Monday, 22 September 2014

Thank You for Smoking

Thank You for Smoking
Thank You for Smoking
Christopher Buckley
"Nick Naylor is just a regular guy trying to earn a living. In these neo-puritanical times, it's a challenge to defend the rights of smokers and a privilege to promote their liberty. Sure, it hurts a little when you're compared to Nazi war criminals, but Nick's just doing what it takes to pay the mortgage and put his son through school. As chief propagandist for the tobacco industry he can handle the insults from the antismoking zealots, but death threats are a different matter. Someone wants to prove just how hazardous smoking can be - and if Nick isn't careful, he's going to be stubbed out."

   This is a book I’ve wanted to read for some time now. I’m a massive fan of Jason Reitman’s film adaptation, starring Aaron Eckhart and knew that if the film’s style was lifted faithfully from the novel that I’d be in for a hell of a read. I wasn’t disappointed.

   Thank You for Smoking is the story of Nick Naylor, America’s most hated man. Nick works as a lobbyist for a huge tobacco research corporation, where he spends his days defending cigarette companies on TV while trying to come up with ways of getting smokes into more customer’s hands.

   Nick is a fantastic character. He never presented as either a two dimensional villain or a shining white knight in the middle of an evil company. Buckley manages to write him as sympathetic but deeply flawed. Through promoting and selling cigarettes he knows he’s responsible for the deaths of thousands of people, but he has a family to provide for, a mortgage to pay. He doesn’t approach his job without regrets but is never so cut up about his involvement with tobacco that he gives it up.
   Buckley makes the character work by making Naylor himself aware of this duplicity. Through his narration we see that even he doesn’t know where he sits on this issue. Part of him knows he’s a scumbag but part of him really thinks he’s doing the right thing.

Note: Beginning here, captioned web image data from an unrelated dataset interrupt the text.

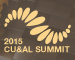 2015 (10th) SHANGHAI COPPER & ALUMINUM SUMMIT - Copper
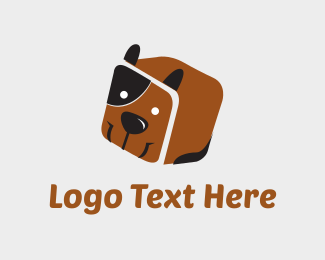 Illustrate - Dog Box Cube logo design
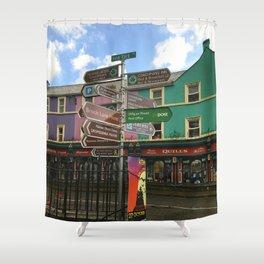 Kenmare, Ireland Shower Curtain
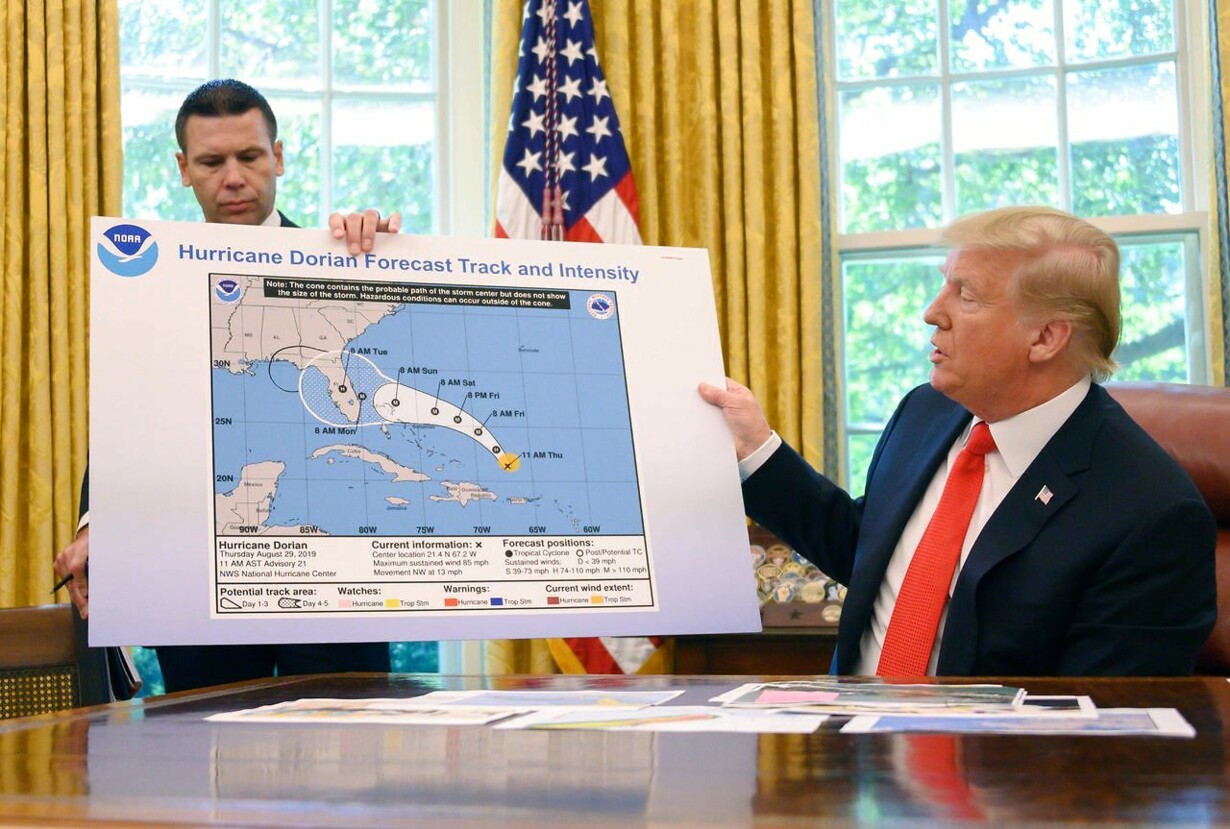 us-politics-trump-hurricane-weather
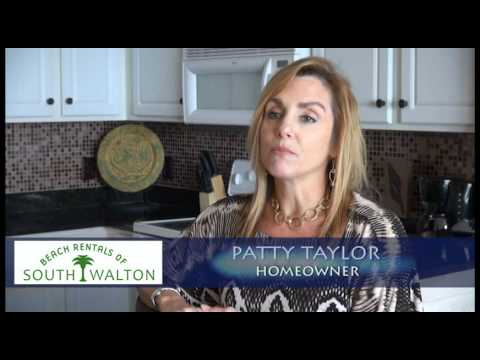 Beach Rentals of South Walton Owner Testimonial - Full Version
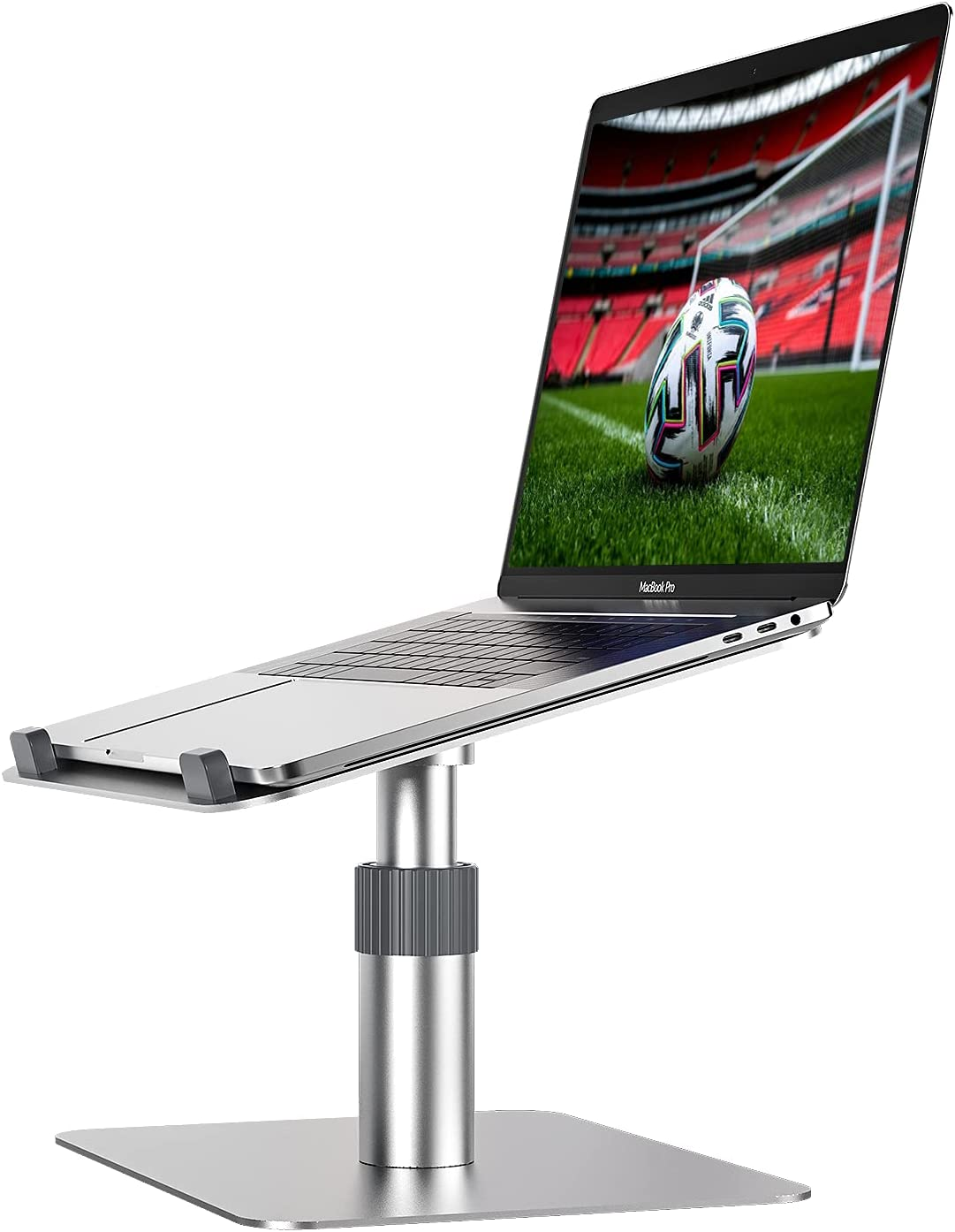 Newaner Laptop Computer Stand - Monitor Riser with Vented Metal and Desk Storage - 12.2x7.88x3.15 Inch Home Office Desk for Computer, Laptop, Printer, Monitor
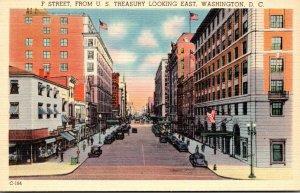Washington D C F Street From United States Treasury Looking East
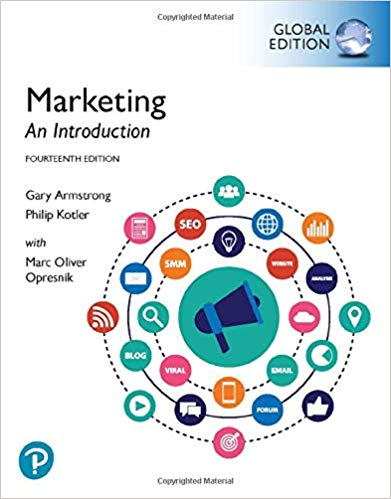 Marketing:  An Introduction, Global Edition (14th Edition) - Original PDF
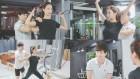 '스타 트레이너' 노건우, 정유진 숨은 조력자로 활동…셀럽에 인기 폭발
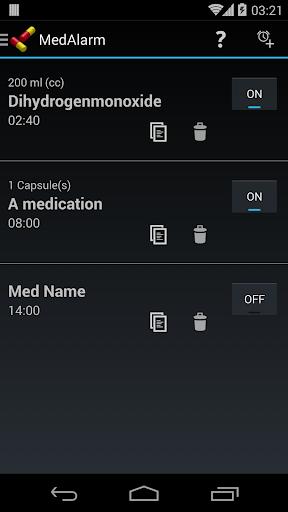 MedAlarm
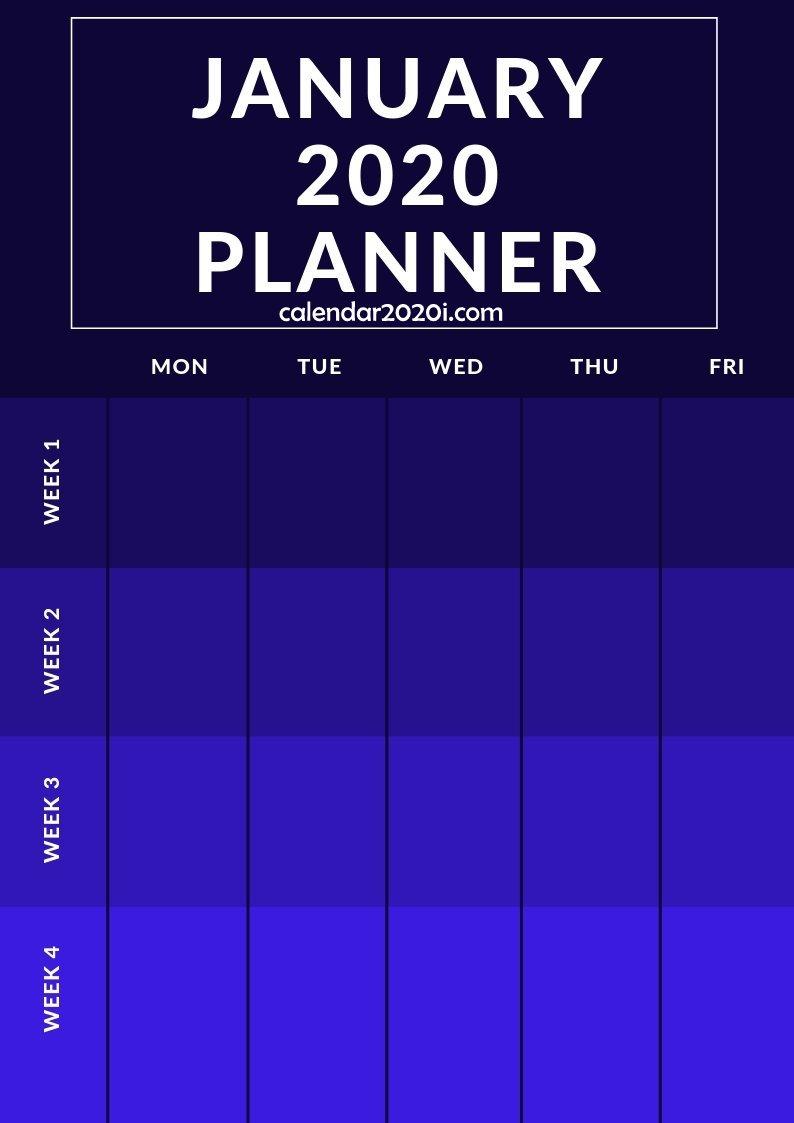January 2020 Planner Printable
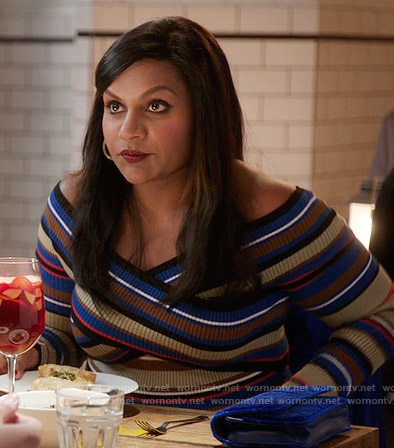 Mindy's striped off-shoulder dress on The Mindy Project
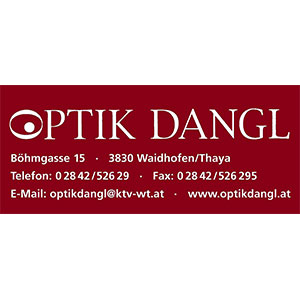 Optik Dangl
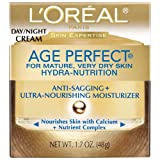 L'Oreal Age Perfect Intense Nutrition Day/Night Cream - 1.7 oz.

   The standout scenes for me are the diner scenes featuring the MOD squad, a group made up of Nick and his two friends, both lobbyists for Alcohol and Firearms respectively, the groups name, an acronym for Merchants of Death.
    These scenes show of Buckley’s skills with dialogue as the group help each other prep for upcoming conventions and TV appearances. The way they speak to each other, joking about the latest fatality figures for their respective industries and coming up with deliberately offensive ad campaigns is absolutely hilarious and makes for some of the most memorable conversations in the novel.

   The satire in the novel is spot on. Buckley presents the tobacco industry as ruthless and soulless but refrains from ever telling you outright that their simply evil. Some of the books contents, including Nick being made the head of an anti-smoking ad campaign that his boss stresses “Shouldn’t be too convincing”, to the higher ups rejoicing at the news that smoking is on the rise in China meaning a huge spike in customers, could make for some uncomfortable reading if they weren’t backed up by ridiculous (but almost certainly realistic) ideas like negotiating a tie-in cigarette brand to go with a big upcoming sci-fi movie and workshopping ideas on how to make the skull and crossbones, that the government have said must be put on all packets, appealing to housewives.
   The result is a vision of the Tobacco industry as heartless but idiotic which is probably pretty close to the truth.

   This is a book that could have so easily gone wrong, in the hands of a lesser writer it almost certainly would have, but Buckley manages to balance the satire in a way that never feels too preachy but also never paints the cigarette industry as heroes. There are a few plot threads that don’t run quite as well as others, but overall it’s an intelligent and very funny novel. I can’t believe it’s taken me so long to finally get around to reading it and I can’t wait to read Buckley’s other books.